Mr Cruje of the Surigao del Norte Provincial Tourism Office tells me that a multifaceted strategy is in place to keep Siargao sacred, which includes promoting the island as an ecotourism destination, having UNESCO recognise more of the region’s cultural and natural sights, and ensuring that tourism is spread evenly throughout the island’s nine municipalities (not just focusing on General Luna, where many surf resorts are found).

Similar preventative measures have worked for the Surin Islands in Thailand, a cluster of five atolls in the Andaman Sea that were officially declared National Parkland in the 1970s. The Department of National Parks (DNP) for the Surin Islands moved their headquarters onto the island in order to only allow mass tourism on their terms. Now tourists have to go through the DNP to book accommodation or travel to the islands.

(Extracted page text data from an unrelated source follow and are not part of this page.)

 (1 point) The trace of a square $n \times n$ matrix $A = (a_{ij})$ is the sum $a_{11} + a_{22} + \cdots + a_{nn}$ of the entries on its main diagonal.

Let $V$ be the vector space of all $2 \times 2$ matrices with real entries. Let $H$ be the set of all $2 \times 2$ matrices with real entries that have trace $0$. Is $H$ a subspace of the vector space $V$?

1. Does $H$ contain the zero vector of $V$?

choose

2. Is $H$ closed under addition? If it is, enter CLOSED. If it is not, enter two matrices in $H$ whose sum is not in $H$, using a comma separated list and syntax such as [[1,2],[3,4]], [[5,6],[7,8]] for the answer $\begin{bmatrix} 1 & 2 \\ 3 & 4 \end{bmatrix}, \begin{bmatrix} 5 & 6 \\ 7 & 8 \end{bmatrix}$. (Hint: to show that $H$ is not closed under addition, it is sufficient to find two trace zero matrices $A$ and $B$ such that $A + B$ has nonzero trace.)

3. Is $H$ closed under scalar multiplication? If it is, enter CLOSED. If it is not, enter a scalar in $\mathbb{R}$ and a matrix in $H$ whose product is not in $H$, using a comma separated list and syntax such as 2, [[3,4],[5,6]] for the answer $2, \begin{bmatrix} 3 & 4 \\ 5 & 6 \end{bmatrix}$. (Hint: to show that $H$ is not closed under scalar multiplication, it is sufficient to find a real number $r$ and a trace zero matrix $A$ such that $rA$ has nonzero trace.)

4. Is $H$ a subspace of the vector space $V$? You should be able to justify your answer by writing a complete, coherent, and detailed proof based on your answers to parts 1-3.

Is the sun about to set on the idyllic island?Is the sun about to set on the idyllic island?
Creative Commons / Matthew Herradura

I wonder if protection can be this much of a priority for the government of Siargao when both Melot and Mr Cruje tell me how important tourism is for the economic state of the island. In the period between 2013 and 2014, the number of international tourists flying to Siargao increased by 139%, while local employment is at an all time high.

For the most part, says Melot, this is down to tourism. But as with islands like Thailand’s Ko Phi-Phi, it’s the bars and the promise of a great party that will ultimately bring in more money. This has to be on the government’s mind.

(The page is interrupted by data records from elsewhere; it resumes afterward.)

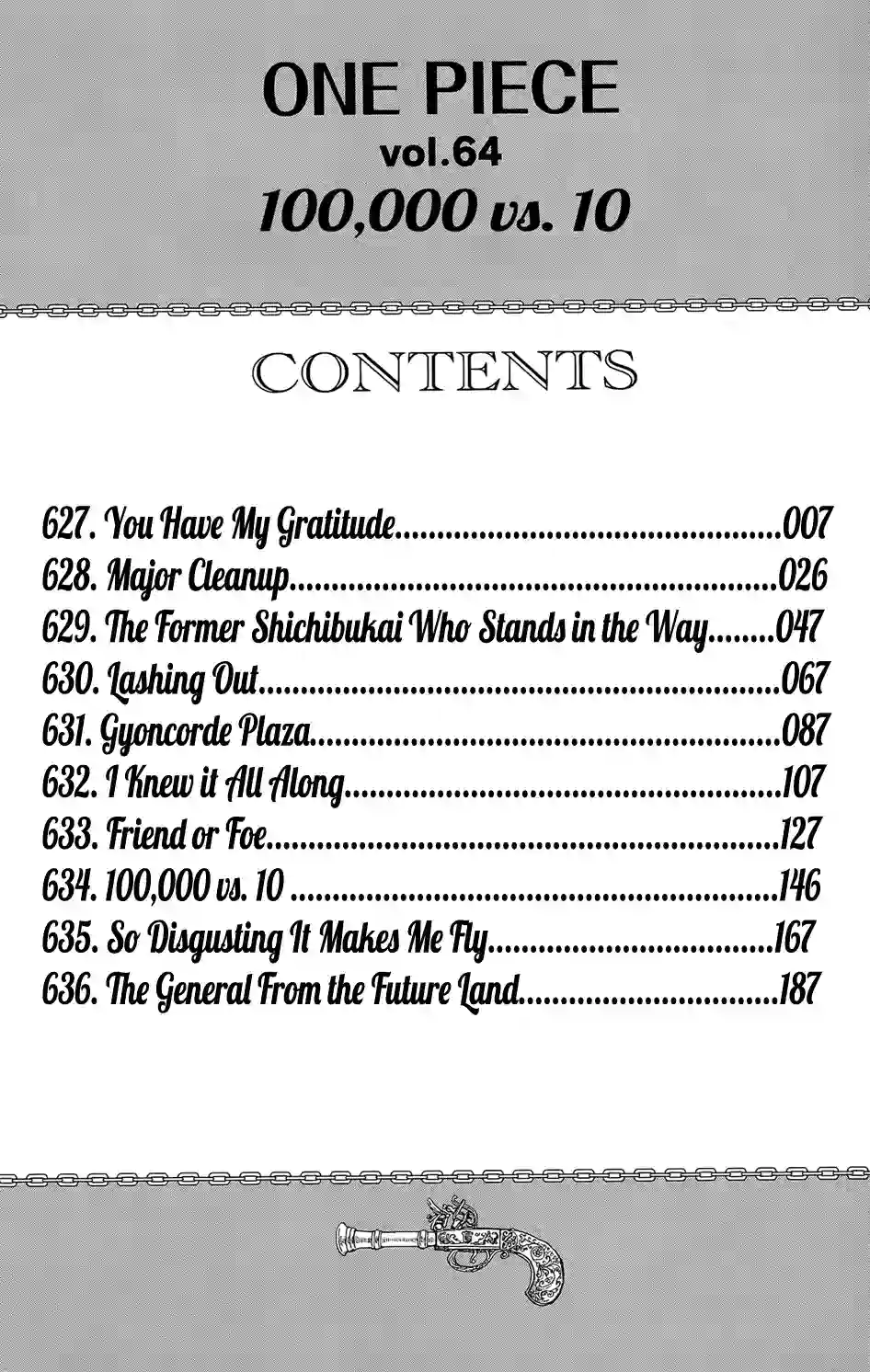 ONE PIECE
vol.64
100,000 vs. 10

CONTENTS

627. You Have My Gratitude 007
628. Major Cleanup 026
629. The Former Shichibukai Who Stands in the Way 047
630. Lashing Out 067
631. Gyoncorde Plaza 087
632. I Knew it All Along 107
633. Friend or Foe 127
634. 100,000 vs. 10 146
635. So Disgusting It Makes Me Fly 167
636. The General From the Future Land 187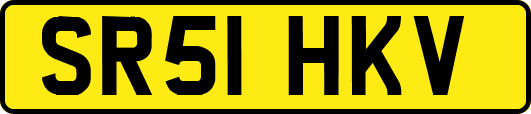 SR51 HKV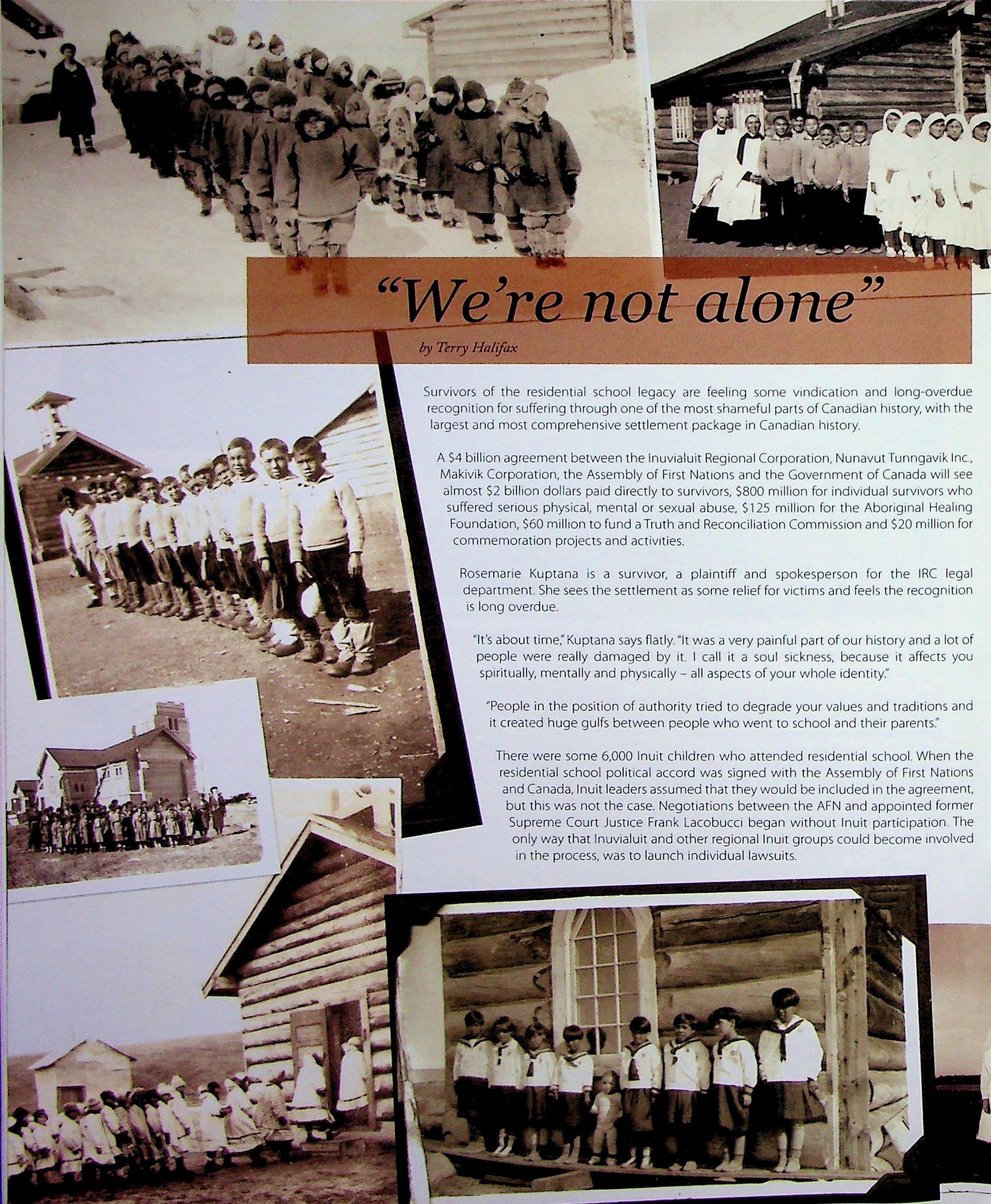 "We're not alone"

by Terry Halifax

Survivors of the residential school legacy are feeling some vindication and long-overdue recognition for suffering through one of the most shameful parts of Canadian history, with the largest and most comprehensive settlement package in Canadian history.

A $4 billion agreement between the Inuvialuit Regional Corporation, Nunavut Tunngavik Inc., Makivik Corporation, the Assembly of First Nations and the Government of Canada will see almost $2 billion dollars paid directly to survivors, $800 million for individual survivors who suffered serious physical, mental or sexual abuse, $125 million for the Aboriginal Healing Foundation, $60 million to fund a Truth and Reconciliation Commission and $20 million for commemoration projects and activities.

Rosemarie Kuptana is a survivor, a plaintiff and spokesperson for the IRC legal department. She sees the settlement as some relief for victims and feels the recognition is long overdue.

"It's about time," Kuptana says flatly. "It was a very painful part of our history and a lot of people were really damaged by it. I call it a soul sickness, because it affects you spiritually, mentally and physically – all aspects of your whole identity."

"People in the position of authority tried to degrade your values and traditions and it created huge gulfs between people who went to school and their parents."

There were some 6,000 Inuit children who attended residential school. When the residential school political accord was signed with the Assembly of First Nations and Canada, Inuit leaders assumed that they would be included in the agreement, but this was not the case. Negotiations between the AFN and appointed former Supreme Court Justice Frank Lacobucci began without Inuit participation. The only way that Inuvialuit and other regional Inuit groups could become involved in the process, was to launch individual lawsuits.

“The increase in tourism for Siargao Island will help to alleviate the poverty of our people, and while I understand the concern of some people, there is no stopping development,” says Melot. “I believe that with cooperation from everyone, Siargao will remain, for the main, an undeveloped paradise, just one that is accessible to many.”

The fact is that Siargao is a destination growing in popularity, and at the moment the government either doesn’t have or doesn’t wish to disclose their plans to prevent it becoming another Ko Phi-Phi or Borocay. Therefore it is with a heavy heart that I assume that increased flights will mean Siargao will not stay sacred for much longer.

On the final day of my trip I’m out on the water again, watching as a group of young Filipinos carve up the competition, their professional cut backs drawing whoops from an admiring crowd. I sit back on my board and wonder how long the government, and those calling Siargao home, will be able to protect this idyllic slice of heaven.